Geheimer Informant Olbricht
Geheimer Informant Olbricht

Pressemitteilung

Viele Wege führen nach Polen – Paul T. Vogel, OB a.P., weiht ulica General Olbricht ein

Chemnitz. Die PARTEI Chemnitz verkündet eine Lösung für die im Stadtrat, am 10.02.2021, geführte Debatte zur Petition, General Olbricht in das Straßenregister der Stadt Chemnitz einzugliedern. Während die Fraktionen CDU und SPD sich noch in der Verehrung eines vermeintlich ehrenhaften Hitler-Attentäters überschlagen, hat Die PARTEI Chemnitz es auf sich genommen, dem peinlichen Spektakel ein schnelles Ende zu setzen und alle zu beglücken: Am Mittwoch, 5:45Uhr, weihte Paul T. Vogel, außerparlamentarischer Oberbürgermeister, feierlich die ulica General Olbricht ein.

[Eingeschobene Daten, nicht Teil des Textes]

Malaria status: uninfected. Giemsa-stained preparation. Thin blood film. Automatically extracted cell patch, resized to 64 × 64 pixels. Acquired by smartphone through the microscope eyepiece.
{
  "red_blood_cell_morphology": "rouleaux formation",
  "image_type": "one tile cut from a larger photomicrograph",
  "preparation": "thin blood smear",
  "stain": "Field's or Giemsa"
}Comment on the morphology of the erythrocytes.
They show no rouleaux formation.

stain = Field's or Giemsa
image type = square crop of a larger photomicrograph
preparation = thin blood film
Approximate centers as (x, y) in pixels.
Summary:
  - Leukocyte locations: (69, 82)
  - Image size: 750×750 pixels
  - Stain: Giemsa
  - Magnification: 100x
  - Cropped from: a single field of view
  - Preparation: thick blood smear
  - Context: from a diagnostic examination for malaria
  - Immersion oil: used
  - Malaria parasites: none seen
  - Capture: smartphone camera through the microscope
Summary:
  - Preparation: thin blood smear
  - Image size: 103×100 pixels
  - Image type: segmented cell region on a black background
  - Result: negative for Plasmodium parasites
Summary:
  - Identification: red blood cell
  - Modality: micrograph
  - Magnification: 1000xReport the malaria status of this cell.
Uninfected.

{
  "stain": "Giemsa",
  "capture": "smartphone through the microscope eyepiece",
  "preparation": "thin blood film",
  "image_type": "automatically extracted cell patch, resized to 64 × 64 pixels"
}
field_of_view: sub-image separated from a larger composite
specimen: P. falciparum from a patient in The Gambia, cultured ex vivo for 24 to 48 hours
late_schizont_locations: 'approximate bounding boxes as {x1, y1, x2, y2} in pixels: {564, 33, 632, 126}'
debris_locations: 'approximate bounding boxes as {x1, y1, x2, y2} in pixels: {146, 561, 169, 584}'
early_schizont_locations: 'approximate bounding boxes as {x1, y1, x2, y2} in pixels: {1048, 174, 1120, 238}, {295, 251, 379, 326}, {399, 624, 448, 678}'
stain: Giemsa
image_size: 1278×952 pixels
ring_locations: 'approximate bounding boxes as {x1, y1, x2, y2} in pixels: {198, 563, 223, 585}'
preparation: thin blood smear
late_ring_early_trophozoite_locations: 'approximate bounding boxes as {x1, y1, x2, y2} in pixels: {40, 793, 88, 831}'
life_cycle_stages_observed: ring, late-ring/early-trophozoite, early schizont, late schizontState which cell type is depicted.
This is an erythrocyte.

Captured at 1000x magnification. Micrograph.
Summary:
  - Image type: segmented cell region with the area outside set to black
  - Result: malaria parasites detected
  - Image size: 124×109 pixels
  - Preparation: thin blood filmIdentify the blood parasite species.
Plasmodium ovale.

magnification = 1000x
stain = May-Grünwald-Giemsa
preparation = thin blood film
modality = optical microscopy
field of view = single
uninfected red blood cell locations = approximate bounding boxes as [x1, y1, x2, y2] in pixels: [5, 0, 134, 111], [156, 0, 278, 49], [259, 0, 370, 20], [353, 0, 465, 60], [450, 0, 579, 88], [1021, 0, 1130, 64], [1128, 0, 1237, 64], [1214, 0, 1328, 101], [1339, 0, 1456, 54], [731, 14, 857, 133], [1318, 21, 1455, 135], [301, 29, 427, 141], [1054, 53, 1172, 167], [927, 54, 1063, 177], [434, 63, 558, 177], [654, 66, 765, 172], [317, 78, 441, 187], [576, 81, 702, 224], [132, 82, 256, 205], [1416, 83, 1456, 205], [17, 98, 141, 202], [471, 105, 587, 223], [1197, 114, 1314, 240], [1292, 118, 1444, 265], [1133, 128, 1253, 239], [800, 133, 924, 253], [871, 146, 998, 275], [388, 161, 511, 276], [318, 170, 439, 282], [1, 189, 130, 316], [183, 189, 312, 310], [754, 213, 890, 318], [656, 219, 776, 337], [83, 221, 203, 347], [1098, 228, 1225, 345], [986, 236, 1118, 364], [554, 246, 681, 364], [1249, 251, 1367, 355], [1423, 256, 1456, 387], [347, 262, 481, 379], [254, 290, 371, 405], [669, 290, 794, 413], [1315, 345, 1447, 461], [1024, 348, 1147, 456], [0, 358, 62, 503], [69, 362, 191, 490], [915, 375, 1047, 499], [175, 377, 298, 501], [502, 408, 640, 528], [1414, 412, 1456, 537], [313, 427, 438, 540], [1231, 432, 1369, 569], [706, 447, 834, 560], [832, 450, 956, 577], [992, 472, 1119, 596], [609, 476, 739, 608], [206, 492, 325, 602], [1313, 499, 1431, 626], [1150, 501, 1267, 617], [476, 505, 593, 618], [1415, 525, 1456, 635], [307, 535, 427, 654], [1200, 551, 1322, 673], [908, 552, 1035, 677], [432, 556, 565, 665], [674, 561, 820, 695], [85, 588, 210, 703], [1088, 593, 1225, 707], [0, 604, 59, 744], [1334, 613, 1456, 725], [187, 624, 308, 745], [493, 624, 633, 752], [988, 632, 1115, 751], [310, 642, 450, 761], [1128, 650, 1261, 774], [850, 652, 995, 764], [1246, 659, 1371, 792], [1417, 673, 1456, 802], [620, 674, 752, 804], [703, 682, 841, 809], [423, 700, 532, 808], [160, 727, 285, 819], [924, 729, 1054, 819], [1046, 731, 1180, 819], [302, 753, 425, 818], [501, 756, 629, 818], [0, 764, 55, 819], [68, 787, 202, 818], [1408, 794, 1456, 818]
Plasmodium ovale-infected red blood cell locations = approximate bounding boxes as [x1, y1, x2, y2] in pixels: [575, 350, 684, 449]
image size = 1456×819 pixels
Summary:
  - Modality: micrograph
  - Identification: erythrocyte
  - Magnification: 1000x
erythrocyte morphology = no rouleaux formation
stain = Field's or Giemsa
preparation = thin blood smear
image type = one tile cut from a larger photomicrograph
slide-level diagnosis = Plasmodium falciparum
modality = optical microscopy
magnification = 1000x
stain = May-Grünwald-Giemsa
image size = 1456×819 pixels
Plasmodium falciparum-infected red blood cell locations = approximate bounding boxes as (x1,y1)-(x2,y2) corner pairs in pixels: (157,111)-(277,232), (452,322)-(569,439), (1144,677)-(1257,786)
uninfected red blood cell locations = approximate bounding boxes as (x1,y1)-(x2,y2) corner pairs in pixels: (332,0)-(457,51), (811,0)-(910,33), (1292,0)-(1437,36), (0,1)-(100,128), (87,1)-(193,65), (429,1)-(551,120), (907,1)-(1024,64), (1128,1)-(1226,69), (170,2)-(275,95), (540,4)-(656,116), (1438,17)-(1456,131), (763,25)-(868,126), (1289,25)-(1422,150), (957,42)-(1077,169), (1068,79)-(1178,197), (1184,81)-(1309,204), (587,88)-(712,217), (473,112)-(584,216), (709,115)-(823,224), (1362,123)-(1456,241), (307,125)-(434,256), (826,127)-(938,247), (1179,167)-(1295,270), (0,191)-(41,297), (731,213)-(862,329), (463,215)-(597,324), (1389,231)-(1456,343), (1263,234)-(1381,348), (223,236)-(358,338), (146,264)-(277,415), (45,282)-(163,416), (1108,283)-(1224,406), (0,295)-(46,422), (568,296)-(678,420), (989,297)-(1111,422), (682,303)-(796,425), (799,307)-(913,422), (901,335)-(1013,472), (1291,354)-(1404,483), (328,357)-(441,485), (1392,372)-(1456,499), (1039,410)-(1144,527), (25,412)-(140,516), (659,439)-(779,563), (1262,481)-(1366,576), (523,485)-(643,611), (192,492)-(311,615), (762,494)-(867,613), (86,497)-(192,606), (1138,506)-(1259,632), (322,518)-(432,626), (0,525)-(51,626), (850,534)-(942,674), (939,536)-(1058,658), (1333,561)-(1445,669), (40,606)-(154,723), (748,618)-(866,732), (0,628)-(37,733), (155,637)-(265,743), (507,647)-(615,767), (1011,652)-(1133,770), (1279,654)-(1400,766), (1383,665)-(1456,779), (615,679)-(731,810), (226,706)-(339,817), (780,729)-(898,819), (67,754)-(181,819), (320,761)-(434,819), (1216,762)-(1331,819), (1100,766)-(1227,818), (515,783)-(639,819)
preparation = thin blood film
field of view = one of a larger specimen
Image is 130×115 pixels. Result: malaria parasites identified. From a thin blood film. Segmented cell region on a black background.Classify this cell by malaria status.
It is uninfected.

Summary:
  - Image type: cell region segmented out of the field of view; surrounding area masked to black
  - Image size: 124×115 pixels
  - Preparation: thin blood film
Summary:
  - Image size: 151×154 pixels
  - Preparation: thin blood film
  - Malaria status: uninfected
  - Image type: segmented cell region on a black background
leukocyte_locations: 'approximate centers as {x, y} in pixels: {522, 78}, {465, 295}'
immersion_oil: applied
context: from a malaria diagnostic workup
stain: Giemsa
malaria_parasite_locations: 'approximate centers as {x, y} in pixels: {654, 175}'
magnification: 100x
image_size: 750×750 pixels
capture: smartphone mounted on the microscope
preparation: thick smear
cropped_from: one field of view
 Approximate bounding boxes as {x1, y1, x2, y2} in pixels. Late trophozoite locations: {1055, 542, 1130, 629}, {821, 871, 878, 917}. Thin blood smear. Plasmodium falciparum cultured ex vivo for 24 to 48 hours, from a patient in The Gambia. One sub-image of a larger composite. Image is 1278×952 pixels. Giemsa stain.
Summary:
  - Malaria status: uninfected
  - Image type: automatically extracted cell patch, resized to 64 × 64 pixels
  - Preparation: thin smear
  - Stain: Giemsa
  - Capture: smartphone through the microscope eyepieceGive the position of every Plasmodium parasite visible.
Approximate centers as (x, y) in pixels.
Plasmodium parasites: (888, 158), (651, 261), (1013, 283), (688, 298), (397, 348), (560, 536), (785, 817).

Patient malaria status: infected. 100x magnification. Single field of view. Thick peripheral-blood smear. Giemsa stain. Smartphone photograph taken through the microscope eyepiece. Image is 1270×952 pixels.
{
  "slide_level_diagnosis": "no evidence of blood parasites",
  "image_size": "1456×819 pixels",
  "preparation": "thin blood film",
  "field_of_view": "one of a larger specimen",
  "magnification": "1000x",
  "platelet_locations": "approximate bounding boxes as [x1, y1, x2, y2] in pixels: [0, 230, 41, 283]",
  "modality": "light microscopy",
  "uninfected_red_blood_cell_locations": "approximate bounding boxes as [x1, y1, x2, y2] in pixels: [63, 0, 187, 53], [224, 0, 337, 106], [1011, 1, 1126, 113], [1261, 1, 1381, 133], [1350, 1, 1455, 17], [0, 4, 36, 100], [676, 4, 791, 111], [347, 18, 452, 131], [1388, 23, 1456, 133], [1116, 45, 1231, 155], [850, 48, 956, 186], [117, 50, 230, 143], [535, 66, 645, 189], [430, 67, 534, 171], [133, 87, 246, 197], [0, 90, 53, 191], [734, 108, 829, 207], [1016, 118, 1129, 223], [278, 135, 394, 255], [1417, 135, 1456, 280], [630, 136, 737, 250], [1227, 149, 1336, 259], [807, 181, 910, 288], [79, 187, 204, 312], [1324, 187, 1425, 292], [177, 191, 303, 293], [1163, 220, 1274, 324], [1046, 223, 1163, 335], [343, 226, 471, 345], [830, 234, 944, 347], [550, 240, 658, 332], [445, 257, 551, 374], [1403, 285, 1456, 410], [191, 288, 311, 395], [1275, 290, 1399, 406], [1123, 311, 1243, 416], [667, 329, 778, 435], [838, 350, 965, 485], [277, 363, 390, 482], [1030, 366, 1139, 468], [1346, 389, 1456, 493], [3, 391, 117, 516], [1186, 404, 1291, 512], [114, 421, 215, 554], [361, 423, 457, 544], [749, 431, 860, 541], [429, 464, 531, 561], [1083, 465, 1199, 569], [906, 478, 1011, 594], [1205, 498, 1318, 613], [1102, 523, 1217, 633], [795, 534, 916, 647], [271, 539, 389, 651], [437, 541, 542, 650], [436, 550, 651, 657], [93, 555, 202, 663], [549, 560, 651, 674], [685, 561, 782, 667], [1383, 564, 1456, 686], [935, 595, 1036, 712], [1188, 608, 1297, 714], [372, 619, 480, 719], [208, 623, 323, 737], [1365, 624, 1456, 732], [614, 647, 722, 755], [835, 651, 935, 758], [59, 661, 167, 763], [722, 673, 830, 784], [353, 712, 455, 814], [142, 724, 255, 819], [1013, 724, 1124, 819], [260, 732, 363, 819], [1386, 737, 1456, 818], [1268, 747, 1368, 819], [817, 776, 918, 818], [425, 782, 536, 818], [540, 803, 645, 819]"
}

Obgleich sich die Fraktionen der SPD und CDU damit begnügen, Olbricht als Mitverschwörer am Attentat vom 20. Juli 1944 hochzuloben, möchte Die PARTEI Chemnitz noch weitere seiner großen Verdienste ins Rampenlicht stellen: Schon im Ersten Weltkrieg sammelte Olbricht mit Feuereifer einen Militärorden nach dem anderen. Mit dieser Auszeichnung wurde er nach dem Ersten Weltkrieg ohne Problemne die nahtlose in die Reichswehr übernommen. Als überzeugter preußischer Nationalist ließ er es sich dann nicht nehmen, 1939 persönlich als Kommandeur der 24. Infanteriedivision Dresden in Polen einzumarschieren und der heutigen Chemnitzer Partnerstadt Łódź wärmste Grüße zu übermitteln. Dafür erhielt er prompt den nächsten Orden am Revers. Mit absehbarem Niedergang des kürzesten 1000-jährigen Reiches, akzeptierte Olbricht phlegmatisch eine Teilnahme am Widerstand. Die Teilnahme kann ihm dabei als nicht erfolgreich bescheinigt werden. Er nutzte seinen hart erkämpften und bequemen Posten im faschistischen Regime und verhinderte dabei in vollendeter Inkompetenz den potentiellen Umsturz. Abschlussurteil: mangelhaft.

Besonders hervor stach in der ahistorischen Debatte der leidenschaftliche Homofeind Kai aka Abnormalitäten Hähner (CDU) mit der Forderung, geschichtliche Kleindiskussionen gefälligst aus differenzierten Aufarbeitungsprozessen raus zu halten. Ein typisches und sinnbildliches Verhalten der Ratsfraktion CDU meint Stadtrat Cedel (Die PARTEI) und weiter: „Ob sie es mir glauben oder nicht, aber tatsächliche Auseinandersetzungen mit Themen gesellschaftlicher Bedeutung finden schlicht nicht statt bei denen.“Die SPD-Fraktion hätte sich am liebsten der Entscheidung entzogen und die Auseinandersetzung mit der Geschichte in ein Fachgremium abgeschoben. Mehr als einen Wikipediaartikel zu lesen scheint es der SPD nicht wert, sich historisch differenziert mit Petitionen bzgl. des Naziregimes zu befassen. Fachlich traut mensch sich das Lesen und Recherchieren scheinbar nur rudimentär zu. Frau Bombien (SPD) zerreißt es bei der selbstauferlegten Qual der Wahl schier das Herz: Folgt man dem Stadtratsbeschluss, vornehmlich Frauen bei der Straßenbenennung zu berücksichtigen, oder soll man doch mal lieber den Weltkriegsgeneral ehren? Ihren Redebeitrag später ist die Entscheidung gefallen: Frauenförderung gbt es genug, jetzt sind endlich mal wieder die toten weißen Männer dran!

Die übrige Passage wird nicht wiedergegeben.